| OBJECTIVE 1 |
Extract every line in the rows below that contains the word "pavement".

To do this, I first need to apply the loads. For the loads, I'm doing the following: I'll consider and calculate the trim state (calculating the lift, thrust, drag, and weight so that their sum equals zero). For the force distribution, I'll use the Stender (Schrenk) method. I only need to consider the wing loads, as the rest of the aircraft model won't be developed.
Since the focus of my work is composite materials and their behavior under buckling, I'm considering this simplification and using these loads and this distribution method. Although I have experience with simulation, I don't have it with aircraft loads, and I wanted to know if considering only these loads is a valid simplification. If not, could you please point me to the load I have to consider and maybe some bibliographical references, as I'm a bit lost.

Any help I'll appreciate! :)
 
if your project is about the buckling of the skin, and the modelling the FeMap, then that's what to focus on ... not the flight loading to create a stress on the wing panel. Just assume a stress level.
 
I agree with rb1957's comments. Skin buckling and wing loads are more like two separate and large subject areas. You may be making your study too complicated by combining them.

If your study is more about buckling of the skin panels, you could assume ranges of loads as rb1957 suggested. Axial compression loads Nx values in the range of perhaps 1000-10000 lb/in. One set with zero shear (Nxy=0) and another with a value of shear a certain fraction of Nx, say Nxy = 20% Nx. One of the capabilities of composites is getting different behavior by varying the ply angles. So your study could be about that.

If your study is more about modeling wing loads, you could make some simple calculations based on classic methods. Basically treating the wing as a cantilever beam and computing the vertical load distribution, then from that the wing shear, bending and torsional loads at stations along the span. One reference is: "Aircraft Structures" by David J. Peery (the original 1950 edition, or the 2011 reprint by Dover Publications, not the 1982 edition by Peery & Azar).

Chapter 9 of Peery discusses "Spanwise Air-Load Distribution" and Chapter 10 discusses "External Loads on the Airplane".

| OBJECTIVE 2 |
Answer these questions from the text on wing loads and skin buckling:
(a) Which method does the first writer plan to use for the force distribution?
(b) What range of axial compression loads Nx is suggested?
(c) What does Chapter 10 of Peery discuss?

| ENTRIES PROVIDED |
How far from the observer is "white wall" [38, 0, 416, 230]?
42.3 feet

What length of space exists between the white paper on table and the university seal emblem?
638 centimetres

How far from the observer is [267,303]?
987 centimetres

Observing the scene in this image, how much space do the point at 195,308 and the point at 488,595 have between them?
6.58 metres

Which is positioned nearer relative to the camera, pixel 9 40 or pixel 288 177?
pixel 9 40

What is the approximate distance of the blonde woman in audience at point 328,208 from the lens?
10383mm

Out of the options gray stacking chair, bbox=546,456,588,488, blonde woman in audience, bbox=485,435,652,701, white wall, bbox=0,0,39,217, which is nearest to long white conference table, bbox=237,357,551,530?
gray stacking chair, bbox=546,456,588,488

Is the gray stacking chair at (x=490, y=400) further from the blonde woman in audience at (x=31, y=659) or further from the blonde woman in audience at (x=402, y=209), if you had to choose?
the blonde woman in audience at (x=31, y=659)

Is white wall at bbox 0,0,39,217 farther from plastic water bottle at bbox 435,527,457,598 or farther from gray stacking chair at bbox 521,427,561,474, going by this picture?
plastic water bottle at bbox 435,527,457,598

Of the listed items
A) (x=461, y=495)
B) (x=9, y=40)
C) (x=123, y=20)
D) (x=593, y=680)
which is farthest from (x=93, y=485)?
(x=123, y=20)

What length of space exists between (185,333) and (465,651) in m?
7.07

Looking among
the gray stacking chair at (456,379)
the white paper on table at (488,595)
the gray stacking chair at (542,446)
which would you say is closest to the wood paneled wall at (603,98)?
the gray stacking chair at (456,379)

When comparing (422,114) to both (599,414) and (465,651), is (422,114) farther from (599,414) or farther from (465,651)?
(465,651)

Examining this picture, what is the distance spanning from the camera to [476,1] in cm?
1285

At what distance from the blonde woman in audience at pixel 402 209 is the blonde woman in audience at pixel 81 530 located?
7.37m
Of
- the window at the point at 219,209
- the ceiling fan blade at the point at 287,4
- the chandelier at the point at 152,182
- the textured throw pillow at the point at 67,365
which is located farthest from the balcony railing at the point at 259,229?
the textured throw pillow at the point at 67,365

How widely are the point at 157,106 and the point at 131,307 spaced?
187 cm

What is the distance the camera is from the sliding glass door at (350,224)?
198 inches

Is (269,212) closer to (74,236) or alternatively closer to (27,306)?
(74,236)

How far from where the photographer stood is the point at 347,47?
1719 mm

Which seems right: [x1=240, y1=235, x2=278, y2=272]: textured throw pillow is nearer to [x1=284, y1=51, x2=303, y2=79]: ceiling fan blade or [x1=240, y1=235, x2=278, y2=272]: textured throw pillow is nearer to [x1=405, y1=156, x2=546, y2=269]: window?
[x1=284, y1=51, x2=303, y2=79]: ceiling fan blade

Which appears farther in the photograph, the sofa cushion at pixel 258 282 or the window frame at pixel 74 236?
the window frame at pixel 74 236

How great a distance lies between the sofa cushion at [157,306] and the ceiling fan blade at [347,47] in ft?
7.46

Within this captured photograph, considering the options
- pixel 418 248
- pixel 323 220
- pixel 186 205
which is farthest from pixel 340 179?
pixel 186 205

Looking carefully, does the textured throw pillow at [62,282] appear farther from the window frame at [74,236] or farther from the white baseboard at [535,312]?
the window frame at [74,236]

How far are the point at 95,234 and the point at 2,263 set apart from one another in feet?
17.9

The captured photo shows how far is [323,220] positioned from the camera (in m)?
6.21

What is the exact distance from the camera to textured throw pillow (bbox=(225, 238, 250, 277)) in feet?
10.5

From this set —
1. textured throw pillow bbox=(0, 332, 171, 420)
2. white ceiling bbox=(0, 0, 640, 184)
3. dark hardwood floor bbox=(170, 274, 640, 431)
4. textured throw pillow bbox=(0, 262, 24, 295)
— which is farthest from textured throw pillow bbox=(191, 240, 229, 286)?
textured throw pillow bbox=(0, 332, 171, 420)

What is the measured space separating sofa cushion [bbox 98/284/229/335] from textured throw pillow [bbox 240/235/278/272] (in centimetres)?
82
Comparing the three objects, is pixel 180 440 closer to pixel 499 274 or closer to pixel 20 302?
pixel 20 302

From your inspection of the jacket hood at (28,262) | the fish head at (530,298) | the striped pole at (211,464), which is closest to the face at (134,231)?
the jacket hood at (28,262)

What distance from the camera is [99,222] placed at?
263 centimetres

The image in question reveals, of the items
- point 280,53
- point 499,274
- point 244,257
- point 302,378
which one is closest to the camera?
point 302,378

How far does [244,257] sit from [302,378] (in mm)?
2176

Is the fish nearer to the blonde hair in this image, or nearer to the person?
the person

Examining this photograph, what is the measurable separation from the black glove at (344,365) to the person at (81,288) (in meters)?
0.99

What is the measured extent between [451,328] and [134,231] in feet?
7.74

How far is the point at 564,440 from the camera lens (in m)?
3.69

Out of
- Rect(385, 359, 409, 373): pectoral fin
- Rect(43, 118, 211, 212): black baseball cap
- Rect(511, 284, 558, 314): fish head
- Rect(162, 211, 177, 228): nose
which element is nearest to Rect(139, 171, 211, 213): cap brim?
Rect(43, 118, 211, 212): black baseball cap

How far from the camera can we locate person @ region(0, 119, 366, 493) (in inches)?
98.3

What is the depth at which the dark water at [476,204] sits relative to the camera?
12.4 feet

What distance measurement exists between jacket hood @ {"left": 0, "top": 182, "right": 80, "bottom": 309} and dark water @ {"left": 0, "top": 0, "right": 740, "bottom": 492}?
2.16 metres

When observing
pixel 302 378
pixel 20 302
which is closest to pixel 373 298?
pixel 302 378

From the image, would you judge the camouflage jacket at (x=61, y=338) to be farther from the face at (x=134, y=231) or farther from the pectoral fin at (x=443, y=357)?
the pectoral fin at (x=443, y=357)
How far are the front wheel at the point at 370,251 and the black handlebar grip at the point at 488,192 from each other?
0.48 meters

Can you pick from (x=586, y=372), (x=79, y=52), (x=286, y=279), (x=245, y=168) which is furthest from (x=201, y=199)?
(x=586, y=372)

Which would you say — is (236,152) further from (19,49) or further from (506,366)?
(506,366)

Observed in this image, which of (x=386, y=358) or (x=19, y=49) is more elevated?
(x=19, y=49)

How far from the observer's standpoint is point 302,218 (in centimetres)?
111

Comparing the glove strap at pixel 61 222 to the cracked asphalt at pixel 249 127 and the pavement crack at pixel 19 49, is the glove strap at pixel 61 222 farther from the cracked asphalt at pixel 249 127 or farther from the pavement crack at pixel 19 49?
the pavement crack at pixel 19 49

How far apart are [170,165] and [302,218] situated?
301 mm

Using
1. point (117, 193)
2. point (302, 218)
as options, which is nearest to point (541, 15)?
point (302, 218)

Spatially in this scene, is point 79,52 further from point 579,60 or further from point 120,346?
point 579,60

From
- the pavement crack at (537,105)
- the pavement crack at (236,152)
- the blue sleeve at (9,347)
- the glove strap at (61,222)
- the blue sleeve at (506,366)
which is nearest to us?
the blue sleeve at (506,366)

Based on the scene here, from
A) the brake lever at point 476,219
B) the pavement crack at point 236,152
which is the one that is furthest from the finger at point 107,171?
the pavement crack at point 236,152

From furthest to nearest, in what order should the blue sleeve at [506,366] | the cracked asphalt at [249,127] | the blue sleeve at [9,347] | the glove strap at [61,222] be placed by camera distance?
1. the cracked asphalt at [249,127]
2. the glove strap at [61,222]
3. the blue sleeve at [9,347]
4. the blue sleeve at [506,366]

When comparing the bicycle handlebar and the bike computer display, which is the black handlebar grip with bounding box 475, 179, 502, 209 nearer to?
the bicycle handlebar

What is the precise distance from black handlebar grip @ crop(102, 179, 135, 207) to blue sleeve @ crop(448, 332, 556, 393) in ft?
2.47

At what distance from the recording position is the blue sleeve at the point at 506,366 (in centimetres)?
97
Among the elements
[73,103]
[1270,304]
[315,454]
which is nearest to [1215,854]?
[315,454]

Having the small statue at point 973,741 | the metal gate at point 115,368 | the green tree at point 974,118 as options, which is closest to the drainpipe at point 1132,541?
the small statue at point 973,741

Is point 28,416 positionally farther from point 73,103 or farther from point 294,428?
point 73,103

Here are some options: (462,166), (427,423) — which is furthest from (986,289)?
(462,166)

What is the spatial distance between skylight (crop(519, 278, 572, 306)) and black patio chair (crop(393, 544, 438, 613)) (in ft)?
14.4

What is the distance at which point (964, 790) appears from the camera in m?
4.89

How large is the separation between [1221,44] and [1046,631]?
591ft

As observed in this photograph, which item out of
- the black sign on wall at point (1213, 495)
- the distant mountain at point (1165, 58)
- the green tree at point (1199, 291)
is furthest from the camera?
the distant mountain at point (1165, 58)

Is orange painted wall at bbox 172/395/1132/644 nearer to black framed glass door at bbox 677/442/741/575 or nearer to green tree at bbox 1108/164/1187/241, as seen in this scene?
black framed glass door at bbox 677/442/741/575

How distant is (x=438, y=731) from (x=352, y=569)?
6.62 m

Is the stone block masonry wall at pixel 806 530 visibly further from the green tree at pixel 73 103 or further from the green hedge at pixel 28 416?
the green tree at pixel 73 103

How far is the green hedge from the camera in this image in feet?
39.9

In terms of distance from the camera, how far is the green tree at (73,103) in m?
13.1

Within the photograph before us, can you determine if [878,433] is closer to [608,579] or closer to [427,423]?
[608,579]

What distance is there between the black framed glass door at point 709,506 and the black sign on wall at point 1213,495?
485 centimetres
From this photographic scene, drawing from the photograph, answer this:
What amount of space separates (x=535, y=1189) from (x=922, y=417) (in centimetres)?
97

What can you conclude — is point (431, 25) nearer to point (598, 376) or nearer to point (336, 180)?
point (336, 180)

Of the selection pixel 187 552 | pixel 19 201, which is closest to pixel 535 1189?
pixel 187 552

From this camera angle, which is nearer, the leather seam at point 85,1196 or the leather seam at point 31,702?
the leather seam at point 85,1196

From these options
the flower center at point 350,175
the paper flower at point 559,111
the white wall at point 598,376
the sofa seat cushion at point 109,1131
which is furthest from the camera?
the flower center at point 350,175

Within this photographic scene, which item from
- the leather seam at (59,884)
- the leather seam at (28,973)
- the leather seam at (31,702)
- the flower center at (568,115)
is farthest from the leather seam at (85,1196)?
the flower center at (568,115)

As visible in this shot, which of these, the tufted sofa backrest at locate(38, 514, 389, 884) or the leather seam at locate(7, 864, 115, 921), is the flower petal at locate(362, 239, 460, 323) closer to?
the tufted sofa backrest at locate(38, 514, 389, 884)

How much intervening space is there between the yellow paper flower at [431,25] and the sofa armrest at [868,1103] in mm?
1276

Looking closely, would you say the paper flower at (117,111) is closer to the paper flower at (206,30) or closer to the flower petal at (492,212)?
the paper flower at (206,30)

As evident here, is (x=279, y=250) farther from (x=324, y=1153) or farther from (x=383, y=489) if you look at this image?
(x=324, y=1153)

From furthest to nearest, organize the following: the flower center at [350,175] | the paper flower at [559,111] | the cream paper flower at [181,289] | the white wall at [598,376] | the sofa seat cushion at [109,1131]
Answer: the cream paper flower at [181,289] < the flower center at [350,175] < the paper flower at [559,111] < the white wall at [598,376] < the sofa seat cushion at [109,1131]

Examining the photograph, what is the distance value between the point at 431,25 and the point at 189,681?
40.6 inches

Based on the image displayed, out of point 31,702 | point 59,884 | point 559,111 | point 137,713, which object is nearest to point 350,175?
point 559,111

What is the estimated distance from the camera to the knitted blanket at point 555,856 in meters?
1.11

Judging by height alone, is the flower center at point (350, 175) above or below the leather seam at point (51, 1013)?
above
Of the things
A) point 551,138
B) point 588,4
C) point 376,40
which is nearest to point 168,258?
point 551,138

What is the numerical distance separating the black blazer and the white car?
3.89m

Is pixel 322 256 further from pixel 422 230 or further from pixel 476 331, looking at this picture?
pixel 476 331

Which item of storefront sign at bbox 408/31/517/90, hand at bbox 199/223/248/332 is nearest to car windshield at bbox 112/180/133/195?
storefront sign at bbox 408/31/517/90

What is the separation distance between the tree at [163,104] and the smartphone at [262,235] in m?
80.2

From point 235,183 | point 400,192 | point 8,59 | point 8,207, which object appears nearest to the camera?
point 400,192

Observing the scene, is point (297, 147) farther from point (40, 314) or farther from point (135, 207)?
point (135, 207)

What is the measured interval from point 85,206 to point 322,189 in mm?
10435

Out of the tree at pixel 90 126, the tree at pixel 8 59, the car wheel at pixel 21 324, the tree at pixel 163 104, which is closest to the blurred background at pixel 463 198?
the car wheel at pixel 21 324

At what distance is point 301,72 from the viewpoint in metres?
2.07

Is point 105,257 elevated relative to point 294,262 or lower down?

| WRITTEN RESPONSE 1 |
Comparing the glove strap at pixel 61 222 to the cracked asphalt at pixel 249 127 and the pavement crack at pixel 19 49, is the glove strap at pixel 61 222 farther from the cracked asphalt at pixel 249 127 or farther from the pavement crack at pixel 19 49?
the pavement crack at pixel 19 49
- the pavement crack at (537,105)
- the pavement crack at (236,152)
B) the pavement crack at point 236,152
the pavement crack at point 236,152

| WRITTEN RESPONSE 2 |
(a) The Stender (Schrenk) method.
(b) About 1000-10000 lb/in.
(c) "External Loads on the Airplane".